**Supplied material**
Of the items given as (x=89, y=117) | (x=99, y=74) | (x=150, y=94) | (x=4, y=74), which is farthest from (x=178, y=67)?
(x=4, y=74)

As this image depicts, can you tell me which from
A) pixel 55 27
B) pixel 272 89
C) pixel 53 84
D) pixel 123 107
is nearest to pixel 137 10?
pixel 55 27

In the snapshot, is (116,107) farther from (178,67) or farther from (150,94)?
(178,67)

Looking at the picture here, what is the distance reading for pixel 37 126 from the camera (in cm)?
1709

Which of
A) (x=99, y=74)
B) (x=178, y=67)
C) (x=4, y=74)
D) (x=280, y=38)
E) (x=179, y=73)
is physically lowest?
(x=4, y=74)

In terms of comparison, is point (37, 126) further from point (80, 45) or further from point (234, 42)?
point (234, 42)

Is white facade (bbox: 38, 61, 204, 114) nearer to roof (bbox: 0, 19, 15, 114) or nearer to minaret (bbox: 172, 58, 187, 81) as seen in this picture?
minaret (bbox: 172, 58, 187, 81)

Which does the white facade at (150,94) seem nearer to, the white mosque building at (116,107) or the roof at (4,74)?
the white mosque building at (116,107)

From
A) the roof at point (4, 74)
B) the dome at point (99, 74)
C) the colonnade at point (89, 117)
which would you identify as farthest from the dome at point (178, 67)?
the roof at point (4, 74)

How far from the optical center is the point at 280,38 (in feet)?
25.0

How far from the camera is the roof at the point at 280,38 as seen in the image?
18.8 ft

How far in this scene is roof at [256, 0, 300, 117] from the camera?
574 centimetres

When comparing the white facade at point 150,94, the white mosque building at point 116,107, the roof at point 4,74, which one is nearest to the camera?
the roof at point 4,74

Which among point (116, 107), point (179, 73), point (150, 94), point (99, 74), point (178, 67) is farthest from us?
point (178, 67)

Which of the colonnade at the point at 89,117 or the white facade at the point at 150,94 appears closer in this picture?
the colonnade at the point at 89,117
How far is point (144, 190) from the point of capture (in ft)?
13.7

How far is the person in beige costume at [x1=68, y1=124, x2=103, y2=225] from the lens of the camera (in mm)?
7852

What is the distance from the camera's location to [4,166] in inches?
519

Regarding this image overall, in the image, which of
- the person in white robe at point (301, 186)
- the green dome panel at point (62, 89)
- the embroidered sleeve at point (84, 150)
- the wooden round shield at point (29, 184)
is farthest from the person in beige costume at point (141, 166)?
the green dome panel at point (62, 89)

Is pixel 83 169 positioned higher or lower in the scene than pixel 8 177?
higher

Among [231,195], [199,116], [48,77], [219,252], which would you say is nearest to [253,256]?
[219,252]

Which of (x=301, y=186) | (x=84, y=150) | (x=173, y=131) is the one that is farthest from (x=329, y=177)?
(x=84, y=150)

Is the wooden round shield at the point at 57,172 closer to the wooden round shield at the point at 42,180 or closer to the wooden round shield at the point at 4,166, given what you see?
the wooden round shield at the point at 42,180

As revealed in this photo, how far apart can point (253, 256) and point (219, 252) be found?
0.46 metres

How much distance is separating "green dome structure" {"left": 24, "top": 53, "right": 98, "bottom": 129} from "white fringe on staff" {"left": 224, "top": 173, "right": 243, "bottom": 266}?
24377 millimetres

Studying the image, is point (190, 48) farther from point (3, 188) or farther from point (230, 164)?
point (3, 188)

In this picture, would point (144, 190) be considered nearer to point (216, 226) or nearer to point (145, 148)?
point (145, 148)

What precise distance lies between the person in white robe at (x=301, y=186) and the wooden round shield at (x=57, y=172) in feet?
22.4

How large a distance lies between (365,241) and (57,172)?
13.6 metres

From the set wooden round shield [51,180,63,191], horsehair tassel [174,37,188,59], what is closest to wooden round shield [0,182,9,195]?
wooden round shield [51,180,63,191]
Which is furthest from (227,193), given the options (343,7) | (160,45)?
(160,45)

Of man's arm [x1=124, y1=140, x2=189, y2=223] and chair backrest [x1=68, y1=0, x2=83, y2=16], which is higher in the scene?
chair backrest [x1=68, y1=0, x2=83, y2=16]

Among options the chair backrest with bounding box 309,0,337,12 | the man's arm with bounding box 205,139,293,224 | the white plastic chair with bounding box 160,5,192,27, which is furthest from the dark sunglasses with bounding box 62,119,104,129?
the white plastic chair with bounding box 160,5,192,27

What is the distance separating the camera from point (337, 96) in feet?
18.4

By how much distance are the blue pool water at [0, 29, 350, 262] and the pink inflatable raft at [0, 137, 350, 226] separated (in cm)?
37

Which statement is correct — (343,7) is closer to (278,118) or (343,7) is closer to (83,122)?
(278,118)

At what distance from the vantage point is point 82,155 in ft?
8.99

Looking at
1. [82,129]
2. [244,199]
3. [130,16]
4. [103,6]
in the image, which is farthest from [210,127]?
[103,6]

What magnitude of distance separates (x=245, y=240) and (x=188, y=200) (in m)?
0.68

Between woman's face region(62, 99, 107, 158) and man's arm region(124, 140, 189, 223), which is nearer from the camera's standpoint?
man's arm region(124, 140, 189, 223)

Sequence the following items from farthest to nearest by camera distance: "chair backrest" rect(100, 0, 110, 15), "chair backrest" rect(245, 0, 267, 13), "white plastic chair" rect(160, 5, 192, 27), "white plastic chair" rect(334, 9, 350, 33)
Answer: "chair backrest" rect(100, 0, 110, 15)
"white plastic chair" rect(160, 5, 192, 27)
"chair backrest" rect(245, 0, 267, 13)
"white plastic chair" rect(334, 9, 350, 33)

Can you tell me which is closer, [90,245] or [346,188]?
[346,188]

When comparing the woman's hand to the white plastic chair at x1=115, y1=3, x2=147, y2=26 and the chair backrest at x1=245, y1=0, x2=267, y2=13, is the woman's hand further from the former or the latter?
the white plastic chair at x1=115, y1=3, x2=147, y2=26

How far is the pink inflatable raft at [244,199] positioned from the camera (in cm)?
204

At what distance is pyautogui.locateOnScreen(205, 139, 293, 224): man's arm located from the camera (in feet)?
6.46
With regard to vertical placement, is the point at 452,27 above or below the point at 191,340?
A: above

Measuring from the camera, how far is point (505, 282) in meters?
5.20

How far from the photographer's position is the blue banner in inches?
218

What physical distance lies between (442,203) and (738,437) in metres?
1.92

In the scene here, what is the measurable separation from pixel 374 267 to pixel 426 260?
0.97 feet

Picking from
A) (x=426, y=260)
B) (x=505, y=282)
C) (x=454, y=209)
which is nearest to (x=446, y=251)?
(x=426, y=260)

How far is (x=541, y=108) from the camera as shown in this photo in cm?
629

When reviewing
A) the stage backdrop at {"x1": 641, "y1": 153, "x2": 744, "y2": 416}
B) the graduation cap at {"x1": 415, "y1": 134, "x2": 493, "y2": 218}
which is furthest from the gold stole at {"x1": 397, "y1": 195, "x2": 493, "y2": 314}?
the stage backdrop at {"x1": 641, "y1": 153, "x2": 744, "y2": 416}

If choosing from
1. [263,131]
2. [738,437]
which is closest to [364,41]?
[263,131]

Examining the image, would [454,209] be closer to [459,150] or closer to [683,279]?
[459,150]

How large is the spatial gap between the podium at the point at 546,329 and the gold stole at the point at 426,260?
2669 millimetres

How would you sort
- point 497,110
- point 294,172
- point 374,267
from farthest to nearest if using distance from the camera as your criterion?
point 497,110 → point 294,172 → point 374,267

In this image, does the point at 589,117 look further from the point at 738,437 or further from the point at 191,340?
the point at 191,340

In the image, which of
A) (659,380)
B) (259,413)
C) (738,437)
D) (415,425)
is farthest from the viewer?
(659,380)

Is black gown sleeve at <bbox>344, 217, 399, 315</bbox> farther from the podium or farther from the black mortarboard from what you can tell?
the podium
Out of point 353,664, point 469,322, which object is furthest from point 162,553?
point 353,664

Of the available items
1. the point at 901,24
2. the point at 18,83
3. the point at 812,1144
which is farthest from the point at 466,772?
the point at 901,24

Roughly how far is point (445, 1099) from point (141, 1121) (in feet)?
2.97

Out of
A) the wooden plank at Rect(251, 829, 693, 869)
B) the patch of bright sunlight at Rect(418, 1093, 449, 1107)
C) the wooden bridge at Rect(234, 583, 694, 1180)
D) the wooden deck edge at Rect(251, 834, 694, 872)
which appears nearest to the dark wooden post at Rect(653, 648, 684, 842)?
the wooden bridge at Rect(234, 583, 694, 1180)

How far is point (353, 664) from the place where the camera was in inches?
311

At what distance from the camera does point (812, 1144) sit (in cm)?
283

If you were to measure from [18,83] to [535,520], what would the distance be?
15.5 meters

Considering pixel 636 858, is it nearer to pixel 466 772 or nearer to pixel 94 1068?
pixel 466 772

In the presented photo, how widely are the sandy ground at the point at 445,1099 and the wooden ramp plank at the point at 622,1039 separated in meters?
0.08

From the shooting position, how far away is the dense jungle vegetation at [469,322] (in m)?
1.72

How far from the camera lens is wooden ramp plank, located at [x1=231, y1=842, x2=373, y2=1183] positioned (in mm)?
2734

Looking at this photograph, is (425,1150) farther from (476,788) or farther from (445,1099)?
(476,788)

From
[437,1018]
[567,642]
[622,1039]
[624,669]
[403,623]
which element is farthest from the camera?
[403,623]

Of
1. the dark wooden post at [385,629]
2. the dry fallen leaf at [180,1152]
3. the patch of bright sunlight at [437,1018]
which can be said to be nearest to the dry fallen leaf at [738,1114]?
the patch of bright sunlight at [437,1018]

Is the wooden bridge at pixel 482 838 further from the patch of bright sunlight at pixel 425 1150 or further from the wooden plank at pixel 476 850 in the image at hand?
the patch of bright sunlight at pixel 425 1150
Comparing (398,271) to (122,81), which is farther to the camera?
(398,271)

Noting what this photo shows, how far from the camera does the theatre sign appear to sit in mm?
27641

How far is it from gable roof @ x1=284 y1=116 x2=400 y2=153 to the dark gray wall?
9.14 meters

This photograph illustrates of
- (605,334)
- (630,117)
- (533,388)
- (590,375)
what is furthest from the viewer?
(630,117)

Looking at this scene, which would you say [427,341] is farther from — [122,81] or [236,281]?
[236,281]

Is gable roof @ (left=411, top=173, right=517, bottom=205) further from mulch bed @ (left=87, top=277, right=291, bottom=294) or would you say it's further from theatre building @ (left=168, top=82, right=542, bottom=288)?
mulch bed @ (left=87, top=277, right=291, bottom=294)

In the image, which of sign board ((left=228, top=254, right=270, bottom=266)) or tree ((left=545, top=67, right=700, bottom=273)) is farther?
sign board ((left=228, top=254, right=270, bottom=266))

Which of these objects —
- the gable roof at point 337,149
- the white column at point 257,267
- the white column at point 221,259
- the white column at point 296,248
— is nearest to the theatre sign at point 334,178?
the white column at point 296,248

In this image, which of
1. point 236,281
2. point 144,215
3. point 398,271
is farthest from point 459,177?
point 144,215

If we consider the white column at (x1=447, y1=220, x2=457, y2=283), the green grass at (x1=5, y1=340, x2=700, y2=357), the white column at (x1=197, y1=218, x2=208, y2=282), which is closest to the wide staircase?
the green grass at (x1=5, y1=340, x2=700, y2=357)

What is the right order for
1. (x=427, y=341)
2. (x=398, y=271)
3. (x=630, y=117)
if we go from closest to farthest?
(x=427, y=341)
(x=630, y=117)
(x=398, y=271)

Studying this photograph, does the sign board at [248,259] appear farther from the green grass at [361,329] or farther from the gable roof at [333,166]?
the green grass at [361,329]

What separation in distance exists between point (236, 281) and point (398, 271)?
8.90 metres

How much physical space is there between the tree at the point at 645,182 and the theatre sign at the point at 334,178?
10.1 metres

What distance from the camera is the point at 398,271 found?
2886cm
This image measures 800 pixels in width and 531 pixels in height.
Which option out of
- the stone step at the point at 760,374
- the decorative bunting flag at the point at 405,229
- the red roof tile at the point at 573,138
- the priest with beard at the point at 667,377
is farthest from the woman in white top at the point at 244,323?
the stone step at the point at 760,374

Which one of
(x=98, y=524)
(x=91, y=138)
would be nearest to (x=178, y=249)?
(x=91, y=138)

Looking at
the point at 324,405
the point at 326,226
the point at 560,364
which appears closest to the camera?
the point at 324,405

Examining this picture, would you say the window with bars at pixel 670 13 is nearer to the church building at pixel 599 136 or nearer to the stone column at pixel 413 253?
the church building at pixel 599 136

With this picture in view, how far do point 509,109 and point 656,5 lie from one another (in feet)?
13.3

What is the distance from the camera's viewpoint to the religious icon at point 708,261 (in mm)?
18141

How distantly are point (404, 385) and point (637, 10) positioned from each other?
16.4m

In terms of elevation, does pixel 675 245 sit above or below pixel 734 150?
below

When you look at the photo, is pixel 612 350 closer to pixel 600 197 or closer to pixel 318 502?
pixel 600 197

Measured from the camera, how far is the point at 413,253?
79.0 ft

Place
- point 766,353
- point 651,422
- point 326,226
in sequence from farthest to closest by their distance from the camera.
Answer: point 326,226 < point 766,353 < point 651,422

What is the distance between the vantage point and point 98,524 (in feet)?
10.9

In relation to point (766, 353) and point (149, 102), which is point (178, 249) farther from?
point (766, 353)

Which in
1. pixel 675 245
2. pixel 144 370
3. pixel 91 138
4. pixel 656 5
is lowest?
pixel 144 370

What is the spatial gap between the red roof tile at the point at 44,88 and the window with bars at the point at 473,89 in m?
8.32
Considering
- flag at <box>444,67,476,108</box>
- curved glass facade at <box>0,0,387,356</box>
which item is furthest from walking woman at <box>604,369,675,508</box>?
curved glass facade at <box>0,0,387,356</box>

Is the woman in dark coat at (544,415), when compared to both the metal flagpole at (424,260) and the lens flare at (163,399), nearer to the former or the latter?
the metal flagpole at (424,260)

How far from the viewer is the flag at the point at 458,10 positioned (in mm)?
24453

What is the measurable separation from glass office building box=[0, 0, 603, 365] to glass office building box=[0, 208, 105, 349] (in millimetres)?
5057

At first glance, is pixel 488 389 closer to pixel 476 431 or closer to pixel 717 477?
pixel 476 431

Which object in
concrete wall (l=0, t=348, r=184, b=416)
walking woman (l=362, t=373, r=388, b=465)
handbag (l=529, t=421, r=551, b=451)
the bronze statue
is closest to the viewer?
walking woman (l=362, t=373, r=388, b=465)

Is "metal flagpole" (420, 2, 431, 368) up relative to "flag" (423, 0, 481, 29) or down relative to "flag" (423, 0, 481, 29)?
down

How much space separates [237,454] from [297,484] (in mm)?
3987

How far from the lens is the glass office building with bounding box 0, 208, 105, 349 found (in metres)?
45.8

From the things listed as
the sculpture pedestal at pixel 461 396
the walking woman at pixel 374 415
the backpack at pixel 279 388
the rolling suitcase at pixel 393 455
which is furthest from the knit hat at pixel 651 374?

**Stated goal**
Reproduce verbatim the lines from the one containing "How far from the lens" through the last line, inclusive.

**The output**
How far from the lens is the glass office building with bounding box 0, 208, 105, 349 found (in metres)?
45.8

From the things listed as
the sculpture pedestal at pixel 461 396
the walking woman at pixel 374 415
the backpack at pixel 279 388
the rolling suitcase at pixel 393 455
which is furthest from the knit hat at pixel 651 374?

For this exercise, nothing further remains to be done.